▶ Short problem 1
According to the article on Luthra & Luthra's billings, by what percentage did billings per lawyer increase against the same period of the previous year?

** start Extract to read **

Mohit Saraf: Pessimistic about economy, optimistic about firm
Mohit Saraf: Pessimistic about economy, optimistic about firm
Luthra & Luthra transactional billings in the corporate transactional division have shot up by between 36 and 78 per cent over the last three quarters, claimed the firm’s senior partner Mohit Saraf less than six months after internally announcing a radical strategy shake-up to improve plummeting profits at the firm.

“We’ve been able to achieve a lot,” Saraf told Legally India. “We’ve been able to rationalise the firm a lot.”

He said that between April and December 2013 billings in the corporate division of the firm had increased by 36 per cent compared to the same nine month period in 2012. The corporate division includes all practices at the firm except for tax advisory, intellectual property and litigation work, which are accounted for in separate profit centres.

Billings in the tax advisory practice shot up by 78 per cent and litigation was “a different ballgame”, according to Saraf. The litigation practice, which is in a separate partnership from corporate, continued growing at 30 to 40 per cent in billings as it had done for the past two or three years “when corporate has been going down”. 

The bills actually recovered from corporate transactional clients so far this financial year increased by 18 per cent, noted Saraf, while the tax division’s recovery was up 61 per cent against the same period in 2012.

1 April – 31 December 2013 vs same period 2012

Billings
Corporate: +36%
Tax: +78%
Litigation: +30-40%

Recovered billings
Corporate: +18%
Tax: +61%

At the same time the number of lawyers at the firm had reduced by 10 per cent through a mix of “natural and intentional” reductions. “Our aim is to become very focused and improve efficiency,” he said, which resulted in billings per lawyer having increased by 30 per cent as against the same period last year.

However, the lock-up period – the time it takes for clients to pay after billings – remained roughly the same at a period of between three and four months, said the senior partner.

Despite the bump in figures, Saraf remained as bearish about the economy this “bad year” as he was six months ago.

“The market has not improved at all, only the Sensex has improved,” he said. “I don’t think the level of legal work has improved. I think we’ve been more efficient – we are very focused on business development, making a lot of effort, and focused on what we need to grow. Those are the things that are helping.”

The firm promoted two to partnership over the weekend.

In 2013 six Luthra partners left or announced they would, including tax partner SR Patnaik and litigation partner Ajit Warrier who both joined Amarchand, capital markets partner Madhurima Mukherjee, and partners Nivedita Tiwari, Moushami Joshi and Shweta Hingorani.

Two partners were promoted in August, coinciding with Luthra’s new strategic vision to focus on higher margin work, avoid work that was not the firm’s core specialty and to keep headcounts under control.

** end Extract to read **
** start Recorded data **

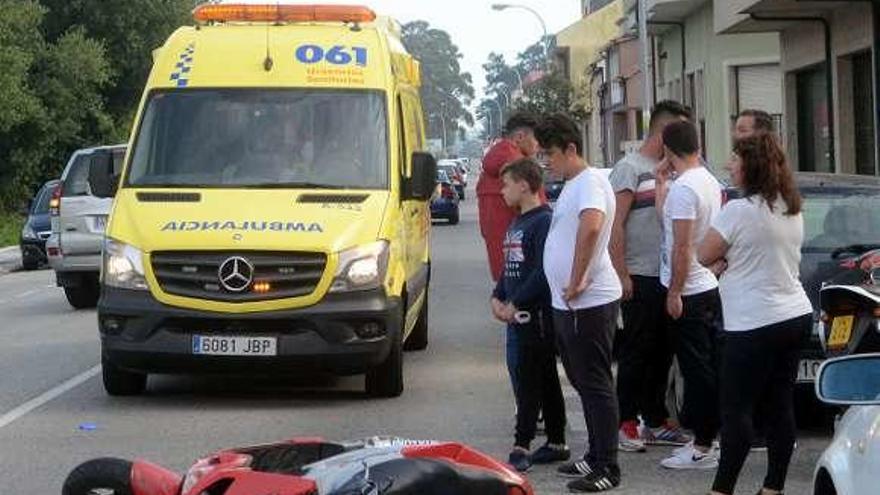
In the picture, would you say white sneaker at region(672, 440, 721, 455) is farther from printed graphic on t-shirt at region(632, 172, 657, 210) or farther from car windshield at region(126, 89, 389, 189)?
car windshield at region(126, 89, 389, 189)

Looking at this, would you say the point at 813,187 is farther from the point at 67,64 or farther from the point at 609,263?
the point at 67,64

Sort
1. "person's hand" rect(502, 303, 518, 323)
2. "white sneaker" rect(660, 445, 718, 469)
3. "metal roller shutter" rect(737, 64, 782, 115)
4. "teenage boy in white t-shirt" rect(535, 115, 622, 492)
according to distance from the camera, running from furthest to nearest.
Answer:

** end Recorded data **

▶ Short problem 2
Reproduce verbatim the lines of the records from the line containing "Looking at this, would" through the end of the records, both included.

▶ Correct output 1
30 per cent.

▶ Correct output 2
Looking at this, would you say the point at 813,187 is farther from the point at 67,64 or farther from the point at 609,263?
the point at 67,64

Sort
1. "person's hand" rect(502, 303, 518, 323)
2. "white sneaker" rect(660, 445, 718, 469)
3. "metal roller shutter" rect(737, 64, 782, 115)
4. "teenage boy in white t-shirt" rect(535, 115, 622, 492)
according to distance from the camera, running from furthest to nearest.
Answer:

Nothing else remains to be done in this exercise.